Excerpt =
====================
Time Series Plotting
for sensor in [u'WDIR', u'WSPD', u'GST', u'WVHT', u'DPD', u'APD', u'MWD',u'PRES', u'ATMP', u'WTMP', u'DEWP']:
display(HTML("<h2><center>" + get_name(sensor) + "</center></h2>"))
fig, ax = plt.subplots(len(bouy_data['ID'].unique()),1, figsize=(20,25))
max_val = bouy_data[sensor].max()
min_val = bouy_data[sensor].min()
index = 0
for bouy in bouy_data['ID'].unique():
data = bouy_data[bouy_data['ID'] == bouy][[sensor, 'DATETIME']]
ax[index].plot(data['DATETIME'], data[sensor])
ax[index].set_ylabel('Bouy ' + str(bouy))
ax[index].set_ylim([min_val,max_val])
index = index + 1
plt.show()
====================
Problem set =
1. List every method that the time series plotting code calls on ax[index].
2. Transcribe the time series plotting code from "Time Series Plotting" up to and including "max_val = bouy_data[sensor].max()".

(Dataset entries)
====================
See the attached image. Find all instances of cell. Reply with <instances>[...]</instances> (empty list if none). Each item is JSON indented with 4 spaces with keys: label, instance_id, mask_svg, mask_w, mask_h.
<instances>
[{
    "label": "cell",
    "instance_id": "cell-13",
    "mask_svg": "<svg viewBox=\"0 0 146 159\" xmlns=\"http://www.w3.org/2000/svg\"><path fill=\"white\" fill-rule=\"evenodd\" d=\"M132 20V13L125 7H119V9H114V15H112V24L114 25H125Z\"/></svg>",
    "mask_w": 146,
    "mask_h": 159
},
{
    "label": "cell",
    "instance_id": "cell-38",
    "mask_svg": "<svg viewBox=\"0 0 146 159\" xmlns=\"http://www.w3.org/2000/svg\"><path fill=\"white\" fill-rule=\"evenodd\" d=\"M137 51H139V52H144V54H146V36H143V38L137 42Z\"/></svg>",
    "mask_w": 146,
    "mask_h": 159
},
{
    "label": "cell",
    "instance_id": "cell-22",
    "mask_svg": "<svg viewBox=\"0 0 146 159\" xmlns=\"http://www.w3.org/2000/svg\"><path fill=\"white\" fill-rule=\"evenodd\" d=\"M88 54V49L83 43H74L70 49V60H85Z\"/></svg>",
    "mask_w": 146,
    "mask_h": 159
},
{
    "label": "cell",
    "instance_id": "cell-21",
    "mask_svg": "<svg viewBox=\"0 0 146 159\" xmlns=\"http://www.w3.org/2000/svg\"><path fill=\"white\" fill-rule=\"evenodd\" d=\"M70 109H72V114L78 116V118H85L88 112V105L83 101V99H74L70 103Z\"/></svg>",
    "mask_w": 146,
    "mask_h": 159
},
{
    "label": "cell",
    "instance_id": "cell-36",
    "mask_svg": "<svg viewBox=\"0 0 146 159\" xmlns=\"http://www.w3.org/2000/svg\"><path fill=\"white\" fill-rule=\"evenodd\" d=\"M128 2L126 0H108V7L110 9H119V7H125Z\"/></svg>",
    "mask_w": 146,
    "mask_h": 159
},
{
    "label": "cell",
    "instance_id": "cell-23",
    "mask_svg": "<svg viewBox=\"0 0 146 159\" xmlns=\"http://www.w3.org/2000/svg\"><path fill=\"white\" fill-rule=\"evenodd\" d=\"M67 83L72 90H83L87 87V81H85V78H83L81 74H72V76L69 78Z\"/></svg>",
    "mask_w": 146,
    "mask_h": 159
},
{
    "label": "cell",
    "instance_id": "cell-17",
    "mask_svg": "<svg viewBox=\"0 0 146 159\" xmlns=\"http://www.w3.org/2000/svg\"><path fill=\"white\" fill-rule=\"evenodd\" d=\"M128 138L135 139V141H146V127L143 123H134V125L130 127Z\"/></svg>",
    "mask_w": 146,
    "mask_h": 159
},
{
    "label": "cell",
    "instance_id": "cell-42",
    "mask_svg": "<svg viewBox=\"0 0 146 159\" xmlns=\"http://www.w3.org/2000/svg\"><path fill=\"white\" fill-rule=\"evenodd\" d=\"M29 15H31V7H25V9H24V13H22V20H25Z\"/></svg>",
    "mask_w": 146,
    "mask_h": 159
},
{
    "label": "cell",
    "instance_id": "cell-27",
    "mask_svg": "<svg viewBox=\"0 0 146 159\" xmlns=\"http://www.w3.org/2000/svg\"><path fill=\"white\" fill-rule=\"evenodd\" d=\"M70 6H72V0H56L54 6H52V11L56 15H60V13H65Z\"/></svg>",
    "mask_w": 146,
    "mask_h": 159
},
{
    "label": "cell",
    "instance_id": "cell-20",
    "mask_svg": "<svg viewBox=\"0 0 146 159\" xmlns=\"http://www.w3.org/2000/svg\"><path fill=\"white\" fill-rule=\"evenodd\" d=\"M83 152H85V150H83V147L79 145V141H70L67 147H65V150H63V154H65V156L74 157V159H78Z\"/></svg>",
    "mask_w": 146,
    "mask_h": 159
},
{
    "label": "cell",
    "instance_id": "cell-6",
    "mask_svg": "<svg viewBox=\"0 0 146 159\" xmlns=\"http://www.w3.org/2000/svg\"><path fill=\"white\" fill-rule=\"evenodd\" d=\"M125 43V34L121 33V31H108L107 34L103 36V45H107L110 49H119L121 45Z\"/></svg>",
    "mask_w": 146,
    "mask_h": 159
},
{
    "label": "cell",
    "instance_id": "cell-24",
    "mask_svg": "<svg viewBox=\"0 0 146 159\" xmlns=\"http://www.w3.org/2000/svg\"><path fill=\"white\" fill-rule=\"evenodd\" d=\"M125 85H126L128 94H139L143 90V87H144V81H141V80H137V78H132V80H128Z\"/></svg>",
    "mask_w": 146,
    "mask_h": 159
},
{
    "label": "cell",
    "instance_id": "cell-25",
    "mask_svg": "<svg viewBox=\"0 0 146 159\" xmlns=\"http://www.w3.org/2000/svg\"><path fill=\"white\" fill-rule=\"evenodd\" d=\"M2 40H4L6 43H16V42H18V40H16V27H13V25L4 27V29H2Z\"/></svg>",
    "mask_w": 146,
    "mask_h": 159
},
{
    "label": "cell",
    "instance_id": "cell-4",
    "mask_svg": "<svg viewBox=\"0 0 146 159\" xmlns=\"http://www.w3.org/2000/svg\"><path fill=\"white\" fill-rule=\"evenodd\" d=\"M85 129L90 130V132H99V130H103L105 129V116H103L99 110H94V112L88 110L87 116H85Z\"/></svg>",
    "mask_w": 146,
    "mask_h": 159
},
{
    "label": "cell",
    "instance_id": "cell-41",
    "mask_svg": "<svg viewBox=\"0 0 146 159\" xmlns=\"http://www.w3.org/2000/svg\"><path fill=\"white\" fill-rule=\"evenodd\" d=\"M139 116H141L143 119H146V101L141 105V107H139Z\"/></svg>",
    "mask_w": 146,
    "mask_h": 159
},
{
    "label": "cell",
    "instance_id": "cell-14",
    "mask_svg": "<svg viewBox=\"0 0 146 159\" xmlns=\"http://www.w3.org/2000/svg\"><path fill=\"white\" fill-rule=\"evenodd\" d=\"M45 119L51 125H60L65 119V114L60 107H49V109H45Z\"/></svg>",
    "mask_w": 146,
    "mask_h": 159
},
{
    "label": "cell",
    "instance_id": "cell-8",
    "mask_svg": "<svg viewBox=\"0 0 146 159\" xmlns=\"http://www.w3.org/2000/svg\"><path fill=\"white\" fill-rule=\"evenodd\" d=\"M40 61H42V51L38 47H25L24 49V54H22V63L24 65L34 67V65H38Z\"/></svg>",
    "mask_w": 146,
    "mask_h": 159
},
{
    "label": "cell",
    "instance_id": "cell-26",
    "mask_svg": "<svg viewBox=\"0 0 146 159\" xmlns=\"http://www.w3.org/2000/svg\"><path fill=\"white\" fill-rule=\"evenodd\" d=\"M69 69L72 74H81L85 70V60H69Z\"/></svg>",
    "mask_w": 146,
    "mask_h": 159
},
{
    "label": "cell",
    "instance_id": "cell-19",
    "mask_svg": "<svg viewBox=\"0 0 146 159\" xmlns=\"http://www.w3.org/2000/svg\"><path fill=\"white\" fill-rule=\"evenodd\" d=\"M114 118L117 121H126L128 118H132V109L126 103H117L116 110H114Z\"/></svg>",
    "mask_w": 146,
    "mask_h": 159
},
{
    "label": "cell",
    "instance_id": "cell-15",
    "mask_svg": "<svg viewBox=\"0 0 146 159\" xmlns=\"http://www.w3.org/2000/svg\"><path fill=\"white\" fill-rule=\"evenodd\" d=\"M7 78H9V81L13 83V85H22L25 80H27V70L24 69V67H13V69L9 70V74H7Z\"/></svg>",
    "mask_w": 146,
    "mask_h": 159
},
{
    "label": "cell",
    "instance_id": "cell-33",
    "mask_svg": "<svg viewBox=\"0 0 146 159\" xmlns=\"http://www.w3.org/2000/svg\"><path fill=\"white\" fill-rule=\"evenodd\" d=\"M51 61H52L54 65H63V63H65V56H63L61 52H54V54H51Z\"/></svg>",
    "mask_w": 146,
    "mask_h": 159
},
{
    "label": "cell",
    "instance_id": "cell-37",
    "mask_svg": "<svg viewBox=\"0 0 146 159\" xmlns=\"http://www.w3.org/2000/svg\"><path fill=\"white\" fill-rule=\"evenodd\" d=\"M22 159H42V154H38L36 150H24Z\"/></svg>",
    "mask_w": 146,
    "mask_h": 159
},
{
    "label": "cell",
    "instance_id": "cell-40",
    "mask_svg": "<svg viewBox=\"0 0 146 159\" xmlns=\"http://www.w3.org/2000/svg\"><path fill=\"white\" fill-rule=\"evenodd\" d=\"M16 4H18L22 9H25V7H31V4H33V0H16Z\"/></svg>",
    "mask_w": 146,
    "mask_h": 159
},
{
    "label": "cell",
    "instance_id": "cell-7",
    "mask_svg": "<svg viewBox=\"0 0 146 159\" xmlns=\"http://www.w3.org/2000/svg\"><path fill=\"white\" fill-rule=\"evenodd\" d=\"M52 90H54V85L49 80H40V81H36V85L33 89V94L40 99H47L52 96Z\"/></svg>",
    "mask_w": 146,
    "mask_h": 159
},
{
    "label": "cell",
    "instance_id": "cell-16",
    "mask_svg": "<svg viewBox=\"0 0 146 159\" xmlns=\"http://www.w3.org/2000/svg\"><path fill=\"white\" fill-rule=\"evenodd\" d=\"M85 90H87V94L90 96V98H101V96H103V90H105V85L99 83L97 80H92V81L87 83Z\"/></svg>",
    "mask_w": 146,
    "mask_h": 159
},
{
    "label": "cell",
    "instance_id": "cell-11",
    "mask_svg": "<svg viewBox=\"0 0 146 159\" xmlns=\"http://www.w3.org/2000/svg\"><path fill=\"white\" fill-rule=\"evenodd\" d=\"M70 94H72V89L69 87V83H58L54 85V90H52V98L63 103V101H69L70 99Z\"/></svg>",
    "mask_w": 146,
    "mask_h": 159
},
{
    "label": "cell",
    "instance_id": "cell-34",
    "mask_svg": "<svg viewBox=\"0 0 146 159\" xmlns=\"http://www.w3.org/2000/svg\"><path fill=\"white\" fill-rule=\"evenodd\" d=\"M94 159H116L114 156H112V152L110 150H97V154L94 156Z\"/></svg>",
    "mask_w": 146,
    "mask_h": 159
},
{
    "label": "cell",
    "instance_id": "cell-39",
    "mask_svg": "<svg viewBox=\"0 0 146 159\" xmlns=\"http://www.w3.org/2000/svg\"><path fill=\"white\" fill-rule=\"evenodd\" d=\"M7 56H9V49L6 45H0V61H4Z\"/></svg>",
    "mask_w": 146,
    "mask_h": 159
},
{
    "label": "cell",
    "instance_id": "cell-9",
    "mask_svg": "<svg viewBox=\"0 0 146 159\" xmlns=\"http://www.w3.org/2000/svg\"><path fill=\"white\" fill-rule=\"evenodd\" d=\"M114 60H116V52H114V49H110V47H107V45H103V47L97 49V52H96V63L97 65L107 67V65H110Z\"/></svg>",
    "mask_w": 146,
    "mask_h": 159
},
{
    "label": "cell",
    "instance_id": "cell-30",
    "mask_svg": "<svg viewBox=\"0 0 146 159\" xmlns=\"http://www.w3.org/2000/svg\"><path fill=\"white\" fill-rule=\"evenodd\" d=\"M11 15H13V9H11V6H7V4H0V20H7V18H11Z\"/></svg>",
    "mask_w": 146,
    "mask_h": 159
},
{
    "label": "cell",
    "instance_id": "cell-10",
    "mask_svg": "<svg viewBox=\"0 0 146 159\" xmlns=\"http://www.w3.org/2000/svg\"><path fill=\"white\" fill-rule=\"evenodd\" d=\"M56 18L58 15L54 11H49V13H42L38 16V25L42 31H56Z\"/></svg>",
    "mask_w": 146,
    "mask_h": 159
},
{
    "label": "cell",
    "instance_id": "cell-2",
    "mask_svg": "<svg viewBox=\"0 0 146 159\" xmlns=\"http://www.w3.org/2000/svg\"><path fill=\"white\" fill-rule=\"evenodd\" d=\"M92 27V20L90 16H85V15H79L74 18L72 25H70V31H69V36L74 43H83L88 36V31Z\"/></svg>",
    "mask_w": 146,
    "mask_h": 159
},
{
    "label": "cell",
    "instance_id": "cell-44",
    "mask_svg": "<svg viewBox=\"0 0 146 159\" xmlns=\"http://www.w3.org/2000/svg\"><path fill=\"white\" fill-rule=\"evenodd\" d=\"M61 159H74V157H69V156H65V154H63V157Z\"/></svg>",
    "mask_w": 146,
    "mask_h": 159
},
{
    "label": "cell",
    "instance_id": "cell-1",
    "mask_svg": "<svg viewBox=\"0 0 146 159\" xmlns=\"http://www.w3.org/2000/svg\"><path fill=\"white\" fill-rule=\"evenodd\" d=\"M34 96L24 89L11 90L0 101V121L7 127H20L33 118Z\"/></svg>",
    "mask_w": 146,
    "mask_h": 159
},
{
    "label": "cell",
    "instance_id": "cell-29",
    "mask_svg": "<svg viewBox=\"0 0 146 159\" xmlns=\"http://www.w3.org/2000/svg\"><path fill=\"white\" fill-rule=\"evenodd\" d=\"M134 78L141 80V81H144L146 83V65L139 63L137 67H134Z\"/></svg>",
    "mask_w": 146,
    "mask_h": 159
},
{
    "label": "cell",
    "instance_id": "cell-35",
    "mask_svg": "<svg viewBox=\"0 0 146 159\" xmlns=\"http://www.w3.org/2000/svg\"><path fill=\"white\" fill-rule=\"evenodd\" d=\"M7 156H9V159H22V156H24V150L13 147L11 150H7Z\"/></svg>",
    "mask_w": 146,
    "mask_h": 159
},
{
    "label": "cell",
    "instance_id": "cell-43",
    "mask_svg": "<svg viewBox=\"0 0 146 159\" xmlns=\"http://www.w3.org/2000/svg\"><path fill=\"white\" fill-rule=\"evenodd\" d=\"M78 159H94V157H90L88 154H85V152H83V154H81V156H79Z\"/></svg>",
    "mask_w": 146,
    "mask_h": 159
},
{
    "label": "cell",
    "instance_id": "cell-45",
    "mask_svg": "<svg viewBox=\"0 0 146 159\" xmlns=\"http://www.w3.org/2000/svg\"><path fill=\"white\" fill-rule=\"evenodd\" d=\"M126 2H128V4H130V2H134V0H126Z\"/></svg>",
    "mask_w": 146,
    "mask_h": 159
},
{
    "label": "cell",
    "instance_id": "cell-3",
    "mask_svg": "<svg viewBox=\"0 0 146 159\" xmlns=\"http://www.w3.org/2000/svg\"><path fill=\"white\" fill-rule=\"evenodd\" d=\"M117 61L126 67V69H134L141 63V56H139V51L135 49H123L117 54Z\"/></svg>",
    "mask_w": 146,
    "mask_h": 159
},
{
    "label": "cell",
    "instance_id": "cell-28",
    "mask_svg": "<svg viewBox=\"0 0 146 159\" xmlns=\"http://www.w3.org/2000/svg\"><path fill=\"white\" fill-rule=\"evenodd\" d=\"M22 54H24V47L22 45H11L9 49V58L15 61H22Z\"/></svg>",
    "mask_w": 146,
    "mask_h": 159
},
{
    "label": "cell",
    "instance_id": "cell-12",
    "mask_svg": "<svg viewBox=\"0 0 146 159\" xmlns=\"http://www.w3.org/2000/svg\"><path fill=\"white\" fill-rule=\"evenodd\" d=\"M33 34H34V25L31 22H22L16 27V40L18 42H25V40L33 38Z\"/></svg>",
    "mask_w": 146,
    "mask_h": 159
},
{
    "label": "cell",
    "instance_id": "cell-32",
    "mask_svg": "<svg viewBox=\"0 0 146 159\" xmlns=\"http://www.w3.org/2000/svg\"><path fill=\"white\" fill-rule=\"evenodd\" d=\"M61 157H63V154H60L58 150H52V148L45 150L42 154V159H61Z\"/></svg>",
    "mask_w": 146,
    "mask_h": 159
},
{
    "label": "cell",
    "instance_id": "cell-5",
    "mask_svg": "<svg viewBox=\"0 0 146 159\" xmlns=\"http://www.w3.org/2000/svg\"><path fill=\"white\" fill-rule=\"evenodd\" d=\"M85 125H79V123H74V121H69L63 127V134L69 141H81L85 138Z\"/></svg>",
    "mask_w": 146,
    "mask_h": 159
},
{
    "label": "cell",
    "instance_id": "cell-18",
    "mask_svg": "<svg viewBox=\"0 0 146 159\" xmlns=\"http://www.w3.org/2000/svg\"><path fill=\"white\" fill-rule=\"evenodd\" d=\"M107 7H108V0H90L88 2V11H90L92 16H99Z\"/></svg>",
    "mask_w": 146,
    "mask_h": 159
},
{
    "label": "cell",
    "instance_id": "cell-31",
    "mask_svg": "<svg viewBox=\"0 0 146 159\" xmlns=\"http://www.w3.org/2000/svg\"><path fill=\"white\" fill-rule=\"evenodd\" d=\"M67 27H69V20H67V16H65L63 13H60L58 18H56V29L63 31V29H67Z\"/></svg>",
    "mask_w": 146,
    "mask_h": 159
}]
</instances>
====================
Answers provided =
1. plot, set_ylabel, set_ylim

2.
Time Series Plotting
for sensor in [u'WDIR', u'WSPD', u'GST', u'WVHT', u'DPD', u'APD', u'MWD',u'PRES', u'ATMP', u'WTMP', u'DEWP']:
display(HTML("<h2><center>" + get_name(sensor) + "</center></h2>"))
fig, ax = plt.subplots(len(bouy_data['ID'].unique()),1, figsize=(20,25))
max_val = bouy_data[sensor].max()